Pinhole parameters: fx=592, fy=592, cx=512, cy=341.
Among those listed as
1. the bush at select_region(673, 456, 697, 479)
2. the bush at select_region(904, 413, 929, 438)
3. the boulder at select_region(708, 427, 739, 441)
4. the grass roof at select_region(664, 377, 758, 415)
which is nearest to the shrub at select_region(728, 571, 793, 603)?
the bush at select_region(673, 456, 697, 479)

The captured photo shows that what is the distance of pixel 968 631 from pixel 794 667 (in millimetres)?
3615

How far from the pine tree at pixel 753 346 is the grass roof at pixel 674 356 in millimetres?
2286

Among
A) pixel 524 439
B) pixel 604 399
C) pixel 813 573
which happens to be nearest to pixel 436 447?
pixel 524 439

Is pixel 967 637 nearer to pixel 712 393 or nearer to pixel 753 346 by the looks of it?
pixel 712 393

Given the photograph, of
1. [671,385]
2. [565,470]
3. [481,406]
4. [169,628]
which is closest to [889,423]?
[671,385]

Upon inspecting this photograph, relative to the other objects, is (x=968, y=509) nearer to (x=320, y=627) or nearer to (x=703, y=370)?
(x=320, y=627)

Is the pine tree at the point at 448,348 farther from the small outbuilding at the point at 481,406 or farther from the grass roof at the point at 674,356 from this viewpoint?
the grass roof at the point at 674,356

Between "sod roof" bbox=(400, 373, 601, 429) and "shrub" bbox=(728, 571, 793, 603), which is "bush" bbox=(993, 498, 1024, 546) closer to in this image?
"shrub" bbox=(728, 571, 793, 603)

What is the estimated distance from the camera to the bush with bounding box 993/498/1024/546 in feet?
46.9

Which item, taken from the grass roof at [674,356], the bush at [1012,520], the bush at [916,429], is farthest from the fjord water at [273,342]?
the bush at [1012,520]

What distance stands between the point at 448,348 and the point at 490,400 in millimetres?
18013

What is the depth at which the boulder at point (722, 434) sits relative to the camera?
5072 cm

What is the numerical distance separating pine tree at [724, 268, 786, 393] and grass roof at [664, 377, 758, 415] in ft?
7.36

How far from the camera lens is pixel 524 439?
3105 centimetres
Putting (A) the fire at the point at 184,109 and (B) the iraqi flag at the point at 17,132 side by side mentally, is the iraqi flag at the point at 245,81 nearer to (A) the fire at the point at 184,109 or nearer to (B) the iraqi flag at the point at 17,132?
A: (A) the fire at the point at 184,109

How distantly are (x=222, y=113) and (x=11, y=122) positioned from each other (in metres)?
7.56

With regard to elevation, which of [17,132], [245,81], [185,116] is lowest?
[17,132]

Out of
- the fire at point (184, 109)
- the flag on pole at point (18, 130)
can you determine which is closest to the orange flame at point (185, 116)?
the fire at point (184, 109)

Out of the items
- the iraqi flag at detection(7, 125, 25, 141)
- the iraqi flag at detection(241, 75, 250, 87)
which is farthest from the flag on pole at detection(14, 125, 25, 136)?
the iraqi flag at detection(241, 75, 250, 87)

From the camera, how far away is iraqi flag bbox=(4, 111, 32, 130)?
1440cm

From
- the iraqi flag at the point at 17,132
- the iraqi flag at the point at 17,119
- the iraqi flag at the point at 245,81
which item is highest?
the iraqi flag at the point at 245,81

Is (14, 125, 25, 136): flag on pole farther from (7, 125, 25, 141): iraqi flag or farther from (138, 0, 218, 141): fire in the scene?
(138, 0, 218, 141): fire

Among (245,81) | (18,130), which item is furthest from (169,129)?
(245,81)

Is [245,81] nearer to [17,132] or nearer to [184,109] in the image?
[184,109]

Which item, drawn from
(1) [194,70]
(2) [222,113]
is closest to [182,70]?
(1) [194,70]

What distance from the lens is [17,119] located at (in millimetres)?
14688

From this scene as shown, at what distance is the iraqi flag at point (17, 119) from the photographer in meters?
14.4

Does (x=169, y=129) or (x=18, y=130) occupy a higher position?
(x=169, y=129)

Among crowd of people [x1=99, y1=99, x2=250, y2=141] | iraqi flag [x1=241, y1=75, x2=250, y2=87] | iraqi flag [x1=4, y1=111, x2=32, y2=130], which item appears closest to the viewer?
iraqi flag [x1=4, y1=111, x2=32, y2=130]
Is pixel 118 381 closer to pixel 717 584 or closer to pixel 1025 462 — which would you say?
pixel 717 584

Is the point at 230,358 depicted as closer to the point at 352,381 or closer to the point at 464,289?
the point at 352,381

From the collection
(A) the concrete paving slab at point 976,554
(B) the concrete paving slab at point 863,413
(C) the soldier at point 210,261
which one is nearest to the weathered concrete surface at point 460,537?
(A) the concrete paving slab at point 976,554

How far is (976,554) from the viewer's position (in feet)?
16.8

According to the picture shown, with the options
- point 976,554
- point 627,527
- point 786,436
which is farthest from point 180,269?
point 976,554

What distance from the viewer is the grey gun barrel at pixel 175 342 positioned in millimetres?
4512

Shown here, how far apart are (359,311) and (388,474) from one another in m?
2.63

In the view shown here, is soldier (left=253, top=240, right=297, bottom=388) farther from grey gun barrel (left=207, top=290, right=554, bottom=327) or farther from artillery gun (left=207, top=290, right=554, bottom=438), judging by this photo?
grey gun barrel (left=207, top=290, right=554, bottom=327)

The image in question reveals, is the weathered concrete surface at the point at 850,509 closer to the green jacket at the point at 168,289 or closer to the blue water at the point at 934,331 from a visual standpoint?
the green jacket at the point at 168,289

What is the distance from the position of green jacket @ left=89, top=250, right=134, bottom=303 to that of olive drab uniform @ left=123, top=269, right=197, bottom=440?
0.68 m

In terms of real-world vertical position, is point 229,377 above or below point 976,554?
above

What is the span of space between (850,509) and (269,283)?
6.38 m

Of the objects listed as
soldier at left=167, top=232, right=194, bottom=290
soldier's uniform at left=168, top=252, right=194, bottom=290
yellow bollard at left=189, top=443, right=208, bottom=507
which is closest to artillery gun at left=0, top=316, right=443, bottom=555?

===============

Rewrite all of the rows above, swapping every occurrence of "pine tree" for "fir tree" and leaving everything else unchanged.

Pinhole parameters: fx=592, fy=592, cx=512, cy=341.
Among those listed as
1. the bush at select_region(673, 456, 697, 479)
2. the bush at select_region(904, 413, 929, 438)
3. the boulder at select_region(708, 427, 739, 441)
4. the grass roof at select_region(664, 377, 758, 415)
which is nearest to the shrub at select_region(728, 571, 793, 603)?
the bush at select_region(673, 456, 697, 479)

The captured photo shows that what is the distance of pixel 968 631 from pixel 794 667 (in millimetres)?
3615

How far from the fir tree at pixel 753 346 is the grass roof at pixel 674 356 in millimetres?
2286

Among
A) pixel 524 439
B) pixel 604 399
C) pixel 813 573
which happens to be nearest to pixel 436 447?
pixel 524 439

Is pixel 967 637 nearer to pixel 712 393 or nearer to pixel 753 346 by the looks of it?
pixel 712 393

Given the photograph, of
1. [671,385]
2. [565,470]
3. [481,406]
4. [169,628]
which is closest to [889,423]?
[671,385]

Upon inspecting this photograph, relative to the other objects, is (x=968, y=509) nearer to (x=320, y=627) or nearer to (x=703, y=370)?
(x=320, y=627)

Is the fir tree at the point at 448,348 farther from the small outbuilding at the point at 481,406 or farther from the grass roof at the point at 674,356 from this viewpoint?
the grass roof at the point at 674,356

Between "sod roof" bbox=(400, 373, 601, 429) and "shrub" bbox=(728, 571, 793, 603), which is "bush" bbox=(993, 498, 1024, 546) closer to in this image?
"shrub" bbox=(728, 571, 793, 603)

What is the estimated distance from the camera to the bush with bounding box 993/498/1024/546 in feet?
46.9

Which item, taken from the grass roof at [674,356], the bush at [1012,520], the bush at [916,429], is farthest from the fjord water at [273,342]?
the bush at [1012,520]

What distance stands between the point at 448,348 and the point at 490,400 in millimetres?
18013

What is the depth at which the boulder at point (722, 434) sits relative to the camera?
5072 cm

What is the numerical distance separating fir tree at [724, 268, 786, 393] and grass roof at [664, 377, 758, 415] in ft?
7.36

How far from the camera lens is pixel 524 439?
3105 centimetres
Putting (A) the fire at the point at 184,109 and (B) the iraqi flag at the point at 17,132 side by side mentally, is the iraqi flag at the point at 245,81 nearer to (A) the fire at the point at 184,109 or nearer to (B) the iraqi flag at the point at 17,132?
A: (A) the fire at the point at 184,109

How distantly are (x=222, y=113) and (x=11, y=122) positioned from each other (in metres)?
7.56

With regard to elevation, which of [17,132], [245,81], [185,116] is lowest?
[17,132]

Out of
- the fire at point (184, 109)
- the flag on pole at point (18, 130)
can you determine which is closest to the orange flame at point (185, 116)?
the fire at point (184, 109)

Out of the items
- the iraqi flag at detection(7, 125, 25, 141)
- the iraqi flag at detection(241, 75, 250, 87)
which is farthest from the flag on pole at detection(14, 125, 25, 136)?
the iraqi flag at detection(241, 75, 250, 87)

From the camera, how far away is iraqi flag bbox=(4, 111, 32, 130)?
1440cm

From
- the iraqi flag at the point at 17,132
- the iraqi flag at the point at 17,119
- the iraqi flag at the point at 245,81
which item is highest?
the iraqi flag at the point at 245,81

Is (14, 125, 25, 136): flag on pole farther from (7, 125, 25, 141): iraqi flag or farther from (138, 0, 218, 141): fire in the scene?
(138, 0, 218, 141): fire

Among (245,81) | (18,130), which item is furthest from (169,129)?
(245,81)

Is [245,81] nearer to [17,132] or nearer to [184,109] in the image?
[184,109]

Which item, drawn from
(1) [194,70]
(2) [222,113]
is closest to [182,70]?
(1) [194,70]

What distance from the lens is [17,119] located at (in millimetres)?
14688

From this scene as shown, at what distance is the iraqi flag at point (17, 119) from the photographer in meters?
14.4

Does (x=169, y=129) or (x=18, y=130) occupy a higher position?
(x=169, y=129)

Among crowd of people [x1=99, y1=99, x2=250, y2=141] | iraqi flag [x1=241, y1=75, x2=250, y2=87] | iraqi flag [x1=4, y1=111, x2=32, y2=130], which item appears closest to the viewer?
iraqi flag [x1=4, y1=111, x2=32, y2=130]
Is pixel 118 381 closer to pixel 717 584 or closer to pixel 1025 462 — which would you say?
pixel 717 584

Is the point at 230,358 depicted as closer to the point at 352,381 or closer to the point at 464,289?
the point at 352,381

From the collection
(A) the concrete paving slab at point 976,554
(B) the concrete paving slab at point 863,413
(C) the soldier at point 210,261
which one is nearest to the weathered concrete surface at point 460,537?
(A) the concrete paving slab at point 976,554

How far is (976,554) from the viewer's position (in feet)?
16.8

According to the picture shown, with the options
- point 976,554
- point 627,527
- point 786,436
which is farthest from point 180,269?
point 976,554

What distance from the viewer is the grey gun barrel at pixel 175 342 positioned in millimetres?
4512

Shown here, how far apart are (359,311) and (388,474) from one another in m?
2.63

In the view shown here, is soldier (left=253, top=240, right=297, bottom=388) farther from grey gun barrel (left=207, top=290, right=554, bottom=327) or farther from artillery gun (left=207, top=290, right=554, bottom=438), judging by this photo?
grey gun barrel (left=207, top=290, right=554, bottom=327)

The image in question reveals, is the weathered concrete surface at the point at 850,509 closer to the green jacket at the point at 168,289 or closer to the blue water at the point at 934,331 from a visual standpoint?
the green jacket at the point at 168,289

What is the distance from the position of green jacket @ left=89, top=250, right=134, bottom=303 to that of olive drab uniform @ left=123, top=269, right=197, bottom=440?
0.68 m

In terms of real-world vertical position, is point 229,377 above or below point 976,554?
above

What is the span of space between (850,509) and (269,283)?
6.38 m

Of the objects listed as
soldier at left=167, top=232, right=194, bottom=290
soldier's uniform at left=168, top=252, right=194, bottom=290
yellow bollard at left=189, top=443, right=208, bottom=507
which is closest to artillery gun at left=0, top=316, right=443, bottom=555?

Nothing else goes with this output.